What you return should be the full listing, word for word, without a single image.

*** Opening of RECORDS FOR THIS TASK ***

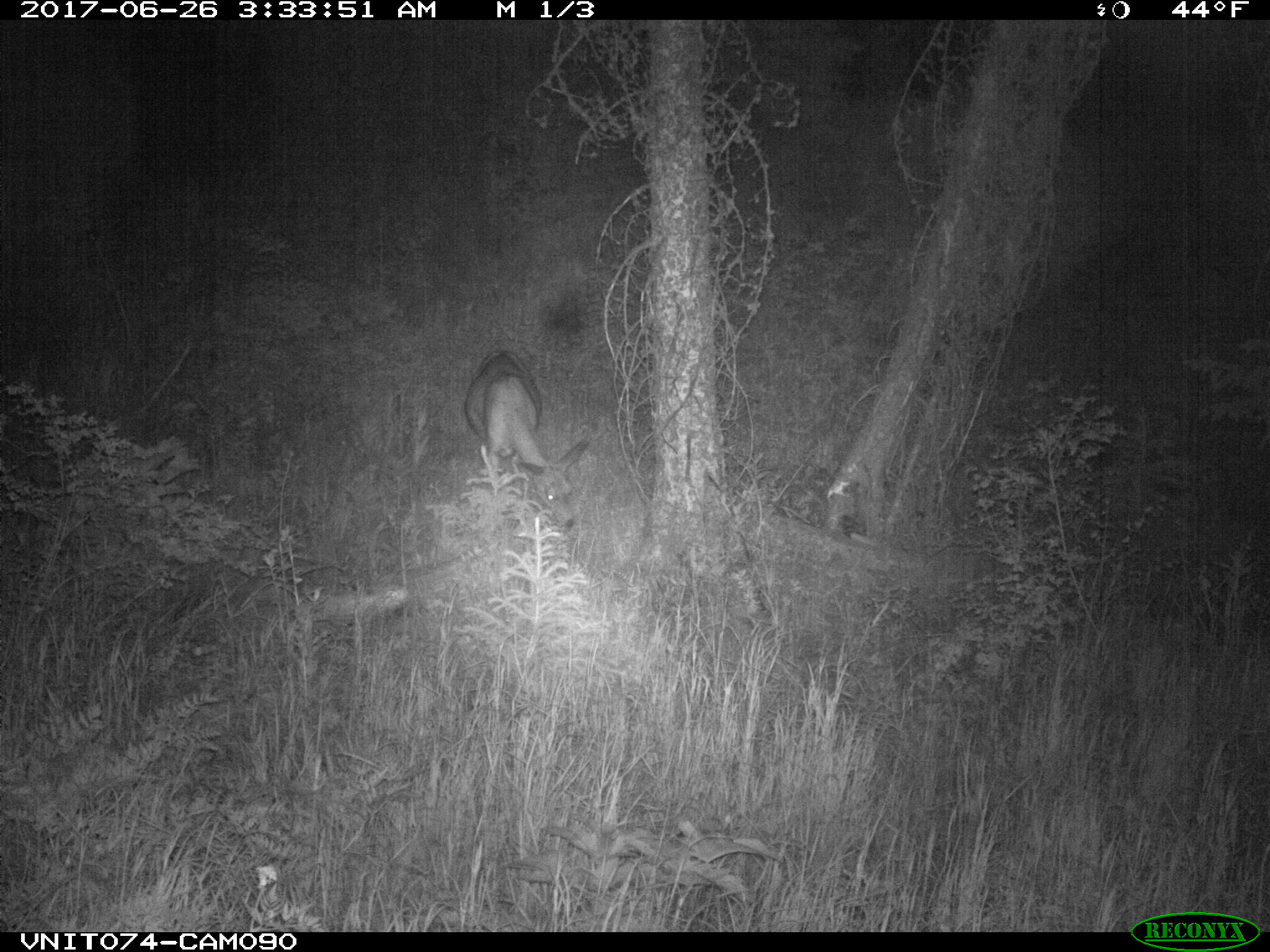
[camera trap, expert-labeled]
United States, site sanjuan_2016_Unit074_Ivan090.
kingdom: Animalia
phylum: Chordata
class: Mammalia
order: Artiodactyla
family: Cervidae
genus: Odocoileus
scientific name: Odocoileus hemionus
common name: mule deer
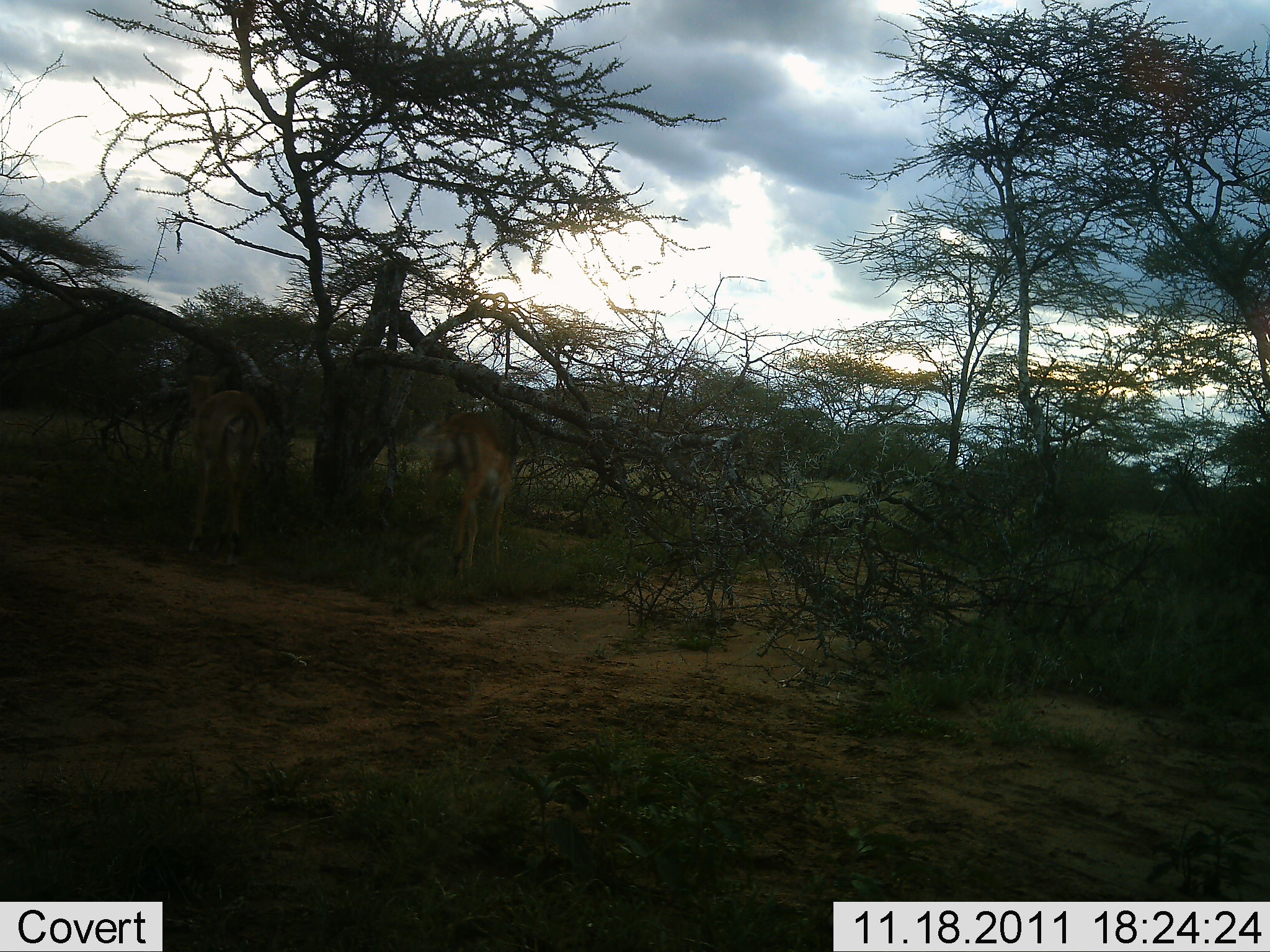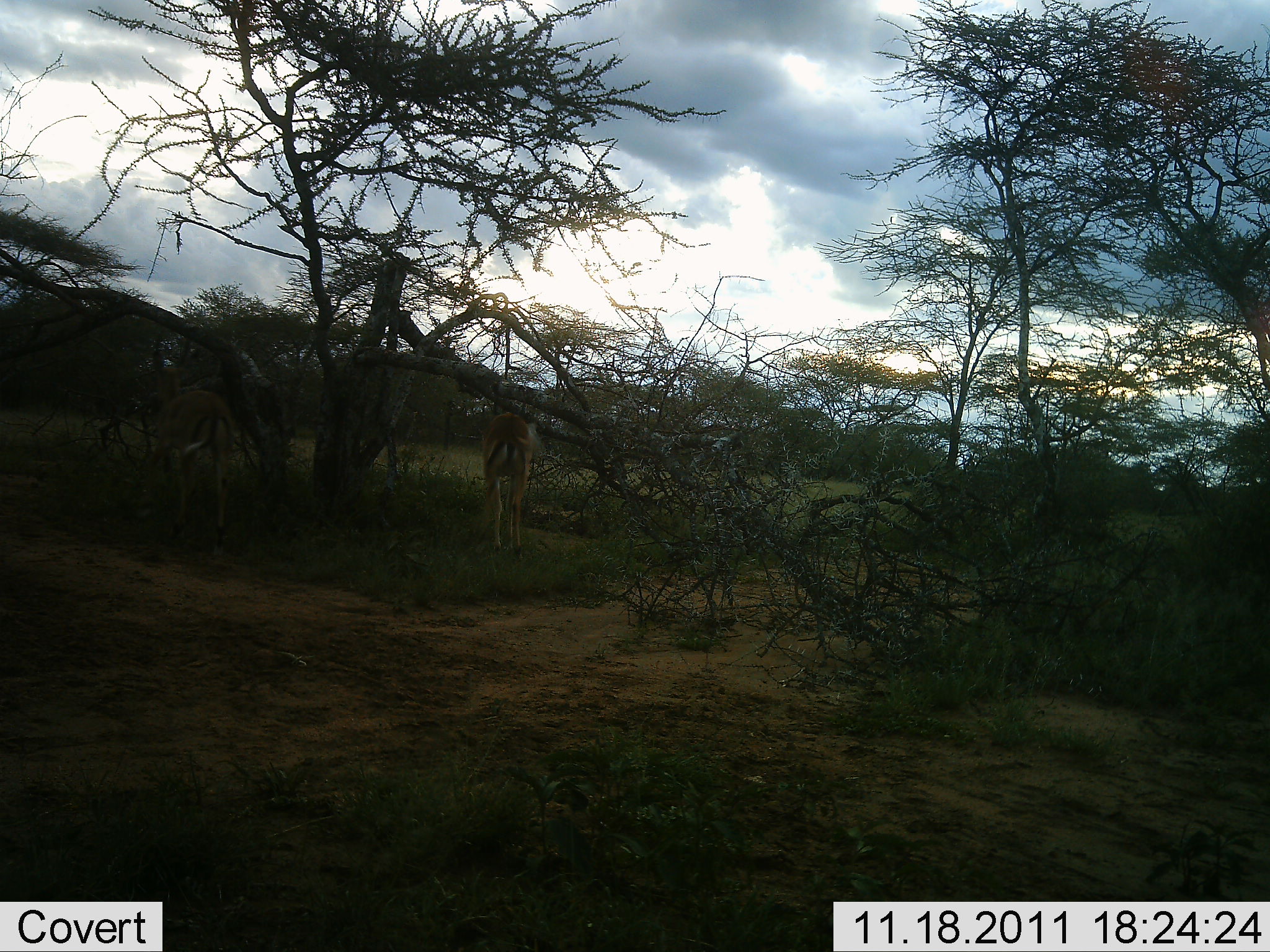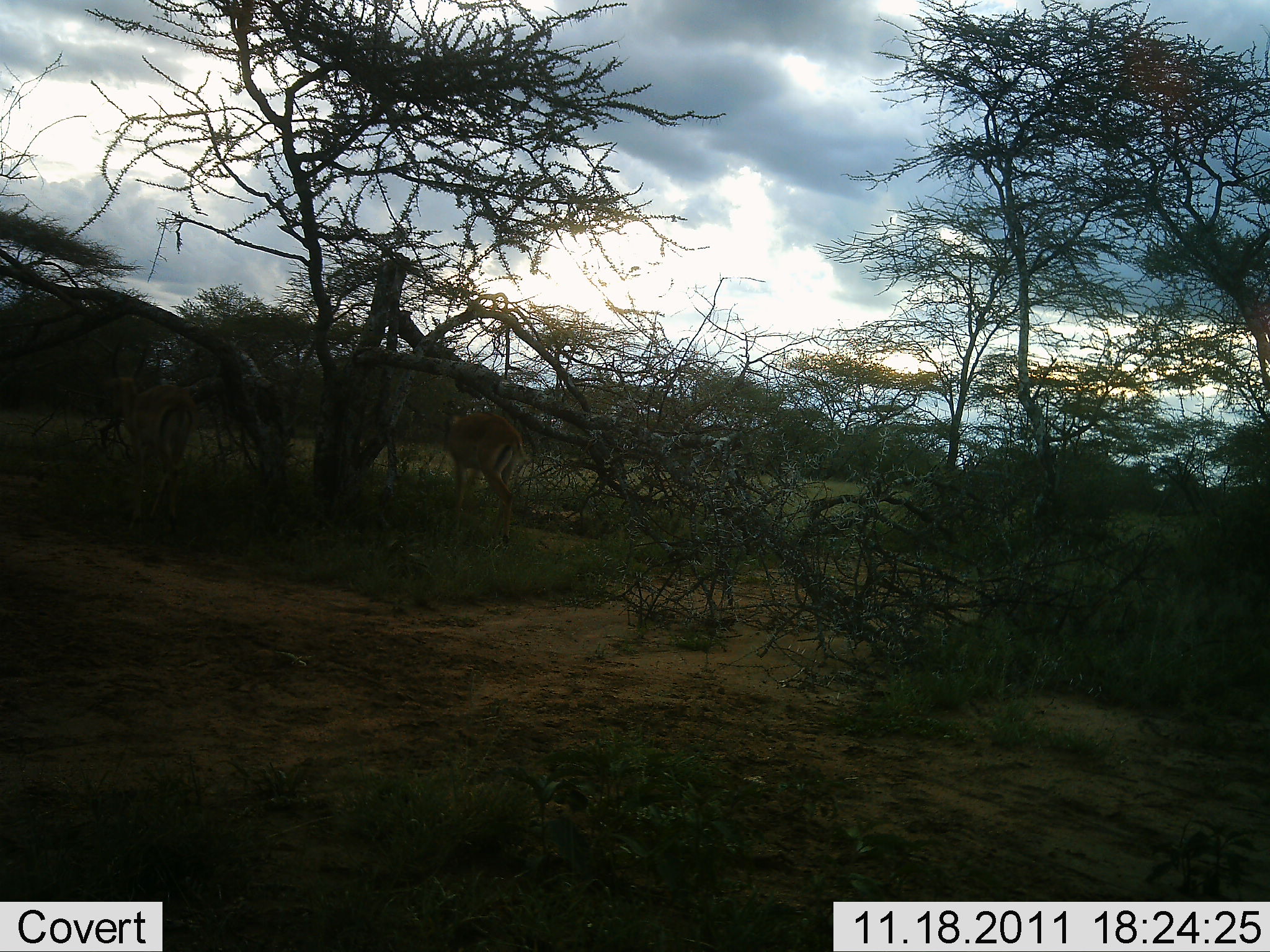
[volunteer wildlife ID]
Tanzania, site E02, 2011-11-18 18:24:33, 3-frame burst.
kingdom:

*** Close of RECORDS FOR THIS TASK ***

_EXERCISE RESULT_
[camera trap, expert-labeled]
United States, site sanjuan_2016_Unit074_Ivan090.
kingdom: Animalia
phylum: Chordata
class: Mammalia
order: Artiodactyla
family: Cervidae
genus: Odocoileus
scientific name: Odocoileus hemionus
common name: mule deer
[volunteer wildlife ID]
Tanzania, site E02, 2011-11-18 18:24:33, 3-frame burst.
kingdom:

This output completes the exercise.